Rus Dışişleri Bakanı Lavrov, İstanbul görüşmelerinde küçük de olsa belli bir umudun doğduğunu belirtti.
Ukrayna tarafı ilk kez tarafsız, bağlantısız, nükleer olmayan statüyü ilan etmeye hazır olduğunu kâğıda döktü. İlk kez topraklarında yabancı devletlerin silahlarını konuşlandırmayı reddetmeye hazır olduğu ve tatbikatların tüm garantör ülkelerin rızası dışında yapılmayacağını ilan etti.
Bu gelişmeye jest olarak Rus tarafı da çatışmaları durdurdu, Kiev kuşatmasını geri çekti kaldırdı ve Buça’yı boşalttı.
Buça’nın boşaltılmasından üç gün sonra sözde katliam görüntüleri piyasaya sürüldü.
Batı basını anında Rusya’ya saldırdı ve onu sorumlu tuttu.
Lavrov, Buça olayının, “doğruluğunu kanıtlamanın imkânsız olduğu açık ve yanlış bir provokasyon olduğu”nu, “bunun, devam eden müzakereleri bozmak için bir bahane bulma arzusu olduğu”nun altını çizdi.
Bizim Batı’dan beslenen iktidar medyası da bu kervana katıldı.
Sadece Ulusal Kanal ve Aydınlık tozdan dumandan darmaduman olmuş bu dezenformasyon ortamında karanlığı yırtan ve geçeklere dayanan yayınlar yaptı.
Bu ortamda tam bir antiemperyalist gibi hareket eden Milliyetçi Hareket Partisi (MHP) lideri Devlet Bahçeli’nin son Grup toplantısı konuşmasında yaptığı, Ukrayna’nın Buça şehrindeki sivil ölümlerin görüntüleriyle ilgili değerlendirmeleri kamuoyuna bomba gibi düştü.

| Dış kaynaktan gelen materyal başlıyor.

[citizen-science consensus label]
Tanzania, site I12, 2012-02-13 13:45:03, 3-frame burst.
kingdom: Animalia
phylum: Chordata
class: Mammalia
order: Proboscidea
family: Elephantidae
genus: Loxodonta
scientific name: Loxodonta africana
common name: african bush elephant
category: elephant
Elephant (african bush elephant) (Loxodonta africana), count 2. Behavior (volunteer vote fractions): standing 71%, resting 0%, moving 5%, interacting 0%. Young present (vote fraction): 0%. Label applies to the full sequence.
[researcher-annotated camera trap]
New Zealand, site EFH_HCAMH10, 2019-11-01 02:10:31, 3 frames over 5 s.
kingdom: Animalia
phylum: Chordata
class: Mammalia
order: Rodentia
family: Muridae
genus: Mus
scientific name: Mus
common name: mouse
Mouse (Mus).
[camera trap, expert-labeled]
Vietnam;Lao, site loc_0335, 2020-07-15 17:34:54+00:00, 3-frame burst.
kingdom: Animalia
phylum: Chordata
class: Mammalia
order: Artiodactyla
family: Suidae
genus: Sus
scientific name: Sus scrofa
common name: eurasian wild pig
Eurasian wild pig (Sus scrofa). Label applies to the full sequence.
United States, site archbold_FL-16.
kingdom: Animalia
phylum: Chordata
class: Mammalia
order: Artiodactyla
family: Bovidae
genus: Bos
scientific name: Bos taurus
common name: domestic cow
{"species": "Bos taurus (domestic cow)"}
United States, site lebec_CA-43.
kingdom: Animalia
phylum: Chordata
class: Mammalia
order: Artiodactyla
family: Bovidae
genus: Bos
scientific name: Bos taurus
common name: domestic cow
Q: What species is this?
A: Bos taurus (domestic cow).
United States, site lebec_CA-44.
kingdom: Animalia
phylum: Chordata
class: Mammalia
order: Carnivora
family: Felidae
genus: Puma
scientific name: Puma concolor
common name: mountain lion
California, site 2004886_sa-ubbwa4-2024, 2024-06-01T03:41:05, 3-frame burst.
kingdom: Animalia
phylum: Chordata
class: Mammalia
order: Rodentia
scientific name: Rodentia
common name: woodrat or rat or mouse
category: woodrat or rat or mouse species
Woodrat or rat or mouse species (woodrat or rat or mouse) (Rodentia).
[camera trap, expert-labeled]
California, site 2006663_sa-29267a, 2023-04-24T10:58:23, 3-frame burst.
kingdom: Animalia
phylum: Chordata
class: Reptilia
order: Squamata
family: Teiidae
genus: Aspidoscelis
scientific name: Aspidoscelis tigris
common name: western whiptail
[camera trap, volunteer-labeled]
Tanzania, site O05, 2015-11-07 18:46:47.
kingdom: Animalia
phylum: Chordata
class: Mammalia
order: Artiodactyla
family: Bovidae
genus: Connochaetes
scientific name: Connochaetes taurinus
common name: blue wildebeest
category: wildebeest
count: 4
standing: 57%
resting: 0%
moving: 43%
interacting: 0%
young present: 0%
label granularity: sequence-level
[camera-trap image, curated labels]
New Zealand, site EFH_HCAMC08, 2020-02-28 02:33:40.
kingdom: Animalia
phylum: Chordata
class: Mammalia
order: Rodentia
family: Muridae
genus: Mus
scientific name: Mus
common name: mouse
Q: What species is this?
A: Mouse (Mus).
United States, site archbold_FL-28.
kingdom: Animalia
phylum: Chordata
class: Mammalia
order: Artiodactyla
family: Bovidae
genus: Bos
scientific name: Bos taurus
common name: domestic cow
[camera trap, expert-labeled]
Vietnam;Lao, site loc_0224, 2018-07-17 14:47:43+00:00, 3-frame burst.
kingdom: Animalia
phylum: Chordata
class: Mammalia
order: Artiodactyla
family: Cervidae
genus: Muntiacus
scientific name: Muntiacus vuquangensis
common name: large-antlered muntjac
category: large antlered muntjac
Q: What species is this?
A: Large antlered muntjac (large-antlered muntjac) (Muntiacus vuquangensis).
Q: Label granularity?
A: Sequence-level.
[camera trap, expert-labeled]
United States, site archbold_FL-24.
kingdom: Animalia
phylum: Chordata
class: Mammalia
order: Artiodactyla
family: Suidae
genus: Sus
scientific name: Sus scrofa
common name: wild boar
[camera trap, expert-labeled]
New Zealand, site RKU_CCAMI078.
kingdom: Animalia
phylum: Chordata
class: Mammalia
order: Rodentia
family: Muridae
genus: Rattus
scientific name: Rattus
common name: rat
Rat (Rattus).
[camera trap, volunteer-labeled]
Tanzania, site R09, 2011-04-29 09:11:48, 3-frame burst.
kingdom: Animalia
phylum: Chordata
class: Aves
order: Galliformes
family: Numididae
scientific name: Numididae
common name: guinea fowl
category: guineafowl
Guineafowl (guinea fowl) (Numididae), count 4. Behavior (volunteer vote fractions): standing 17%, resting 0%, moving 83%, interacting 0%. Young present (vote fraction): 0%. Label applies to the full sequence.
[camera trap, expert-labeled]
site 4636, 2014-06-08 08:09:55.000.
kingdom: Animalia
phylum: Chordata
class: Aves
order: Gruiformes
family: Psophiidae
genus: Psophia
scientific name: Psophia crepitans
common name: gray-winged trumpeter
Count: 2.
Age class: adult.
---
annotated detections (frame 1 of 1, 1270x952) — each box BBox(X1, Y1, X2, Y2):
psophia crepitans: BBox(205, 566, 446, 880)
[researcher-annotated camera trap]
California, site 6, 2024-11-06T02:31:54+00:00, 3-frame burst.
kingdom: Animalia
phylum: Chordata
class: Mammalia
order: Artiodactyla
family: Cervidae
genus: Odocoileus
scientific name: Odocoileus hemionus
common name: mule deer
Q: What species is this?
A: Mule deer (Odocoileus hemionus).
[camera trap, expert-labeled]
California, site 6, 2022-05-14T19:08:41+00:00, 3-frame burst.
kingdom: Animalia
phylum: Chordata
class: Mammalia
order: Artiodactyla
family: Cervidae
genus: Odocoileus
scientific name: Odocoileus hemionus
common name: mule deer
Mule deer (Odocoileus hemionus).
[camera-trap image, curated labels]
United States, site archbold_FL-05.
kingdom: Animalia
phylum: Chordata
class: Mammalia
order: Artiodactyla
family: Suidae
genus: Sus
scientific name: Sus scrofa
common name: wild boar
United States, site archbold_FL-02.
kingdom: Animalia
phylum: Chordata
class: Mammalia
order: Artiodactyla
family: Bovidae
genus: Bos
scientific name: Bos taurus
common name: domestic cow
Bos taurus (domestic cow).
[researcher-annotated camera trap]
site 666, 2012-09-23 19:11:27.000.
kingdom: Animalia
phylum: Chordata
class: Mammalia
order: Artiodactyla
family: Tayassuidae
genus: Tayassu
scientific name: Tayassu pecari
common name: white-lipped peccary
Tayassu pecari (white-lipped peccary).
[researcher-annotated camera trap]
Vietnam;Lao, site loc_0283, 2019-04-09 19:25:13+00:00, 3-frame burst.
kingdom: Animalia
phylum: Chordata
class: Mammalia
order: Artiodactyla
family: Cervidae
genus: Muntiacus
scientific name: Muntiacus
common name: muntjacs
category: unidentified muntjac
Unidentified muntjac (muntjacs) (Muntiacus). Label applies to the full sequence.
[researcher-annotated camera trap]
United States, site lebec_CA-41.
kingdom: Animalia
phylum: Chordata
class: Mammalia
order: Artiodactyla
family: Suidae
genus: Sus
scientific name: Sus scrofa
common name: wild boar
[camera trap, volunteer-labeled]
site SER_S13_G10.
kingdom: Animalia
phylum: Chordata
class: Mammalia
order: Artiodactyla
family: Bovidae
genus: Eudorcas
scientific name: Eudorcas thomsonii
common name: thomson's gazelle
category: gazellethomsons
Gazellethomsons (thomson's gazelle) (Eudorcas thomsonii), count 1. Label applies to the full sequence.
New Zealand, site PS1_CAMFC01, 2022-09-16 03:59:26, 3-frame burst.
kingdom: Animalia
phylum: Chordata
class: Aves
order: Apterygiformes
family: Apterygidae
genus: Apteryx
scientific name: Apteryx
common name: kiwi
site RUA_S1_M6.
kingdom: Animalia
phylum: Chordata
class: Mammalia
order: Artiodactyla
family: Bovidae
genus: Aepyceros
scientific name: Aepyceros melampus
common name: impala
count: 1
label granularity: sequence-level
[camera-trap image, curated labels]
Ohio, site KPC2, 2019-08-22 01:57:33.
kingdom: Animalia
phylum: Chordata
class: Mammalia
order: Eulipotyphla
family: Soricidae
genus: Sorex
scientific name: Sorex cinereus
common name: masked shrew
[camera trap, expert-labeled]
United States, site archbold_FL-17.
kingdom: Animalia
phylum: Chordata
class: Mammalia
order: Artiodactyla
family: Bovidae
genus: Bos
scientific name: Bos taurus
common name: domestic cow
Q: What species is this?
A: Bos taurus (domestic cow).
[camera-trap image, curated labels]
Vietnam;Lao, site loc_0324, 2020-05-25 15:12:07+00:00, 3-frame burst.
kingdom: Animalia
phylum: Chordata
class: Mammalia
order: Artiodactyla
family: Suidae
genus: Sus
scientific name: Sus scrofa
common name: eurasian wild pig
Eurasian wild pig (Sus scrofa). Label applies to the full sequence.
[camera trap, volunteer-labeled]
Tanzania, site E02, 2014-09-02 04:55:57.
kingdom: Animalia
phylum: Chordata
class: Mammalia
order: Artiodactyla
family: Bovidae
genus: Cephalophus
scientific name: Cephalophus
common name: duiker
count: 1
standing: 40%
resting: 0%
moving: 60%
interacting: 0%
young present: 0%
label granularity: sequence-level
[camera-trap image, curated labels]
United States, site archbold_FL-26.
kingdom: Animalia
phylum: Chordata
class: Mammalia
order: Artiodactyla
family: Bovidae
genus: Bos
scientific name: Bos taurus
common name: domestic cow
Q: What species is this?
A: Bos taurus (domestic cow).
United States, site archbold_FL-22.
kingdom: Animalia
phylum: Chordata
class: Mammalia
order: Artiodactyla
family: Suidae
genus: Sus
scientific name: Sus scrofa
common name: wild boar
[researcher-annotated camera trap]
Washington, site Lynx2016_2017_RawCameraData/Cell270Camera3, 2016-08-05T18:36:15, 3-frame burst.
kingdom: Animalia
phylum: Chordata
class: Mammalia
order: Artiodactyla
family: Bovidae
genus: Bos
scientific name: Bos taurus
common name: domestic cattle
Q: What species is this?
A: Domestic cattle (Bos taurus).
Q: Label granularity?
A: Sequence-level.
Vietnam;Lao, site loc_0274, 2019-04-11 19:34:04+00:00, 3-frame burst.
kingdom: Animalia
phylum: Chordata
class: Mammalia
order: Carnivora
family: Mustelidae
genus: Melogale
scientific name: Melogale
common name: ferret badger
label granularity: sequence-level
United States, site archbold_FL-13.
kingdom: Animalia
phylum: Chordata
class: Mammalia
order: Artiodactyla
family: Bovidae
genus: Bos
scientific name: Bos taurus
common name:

Rusya’nın görüntülerin kurgu olduğu açıklamasını hatırlatan Bahçeli, Batı’nın hemen Rusya’yı suçlamasına dikkat çekti. Bahçeli, “Savaşın bitmesine tahammülü olmayan ülkeler iğrenç bir senaryoya bel bağlamışlardır” dedi.
“SEFİL PROPOGANDAYA REFAKAT ETMEYİZ”
Bahçeli, “Rus askeri birliklerinin çekilmesinden 4 gün sonra karşılaşılan trajik ve yürek yaralayıcı sahnelerin düzmece bir olay mı veya gerçekten bir katliam mı olduğu henüz açıklığa kavuşmamıştır. Biz, hiç kimsenin sefil propagandasına yataklık yapamayız, refakat edemeyiz, bu kapsamda ilerletilen kara kampanyalara, nifakla pekişmiş psikolojik harekâtlara alet olamayız. Şuurlu ve uyanık hareket etmek önümüzdeki sis bulutunun içinde güvenli yol bulmamızı temin edecektir” diye konuştu.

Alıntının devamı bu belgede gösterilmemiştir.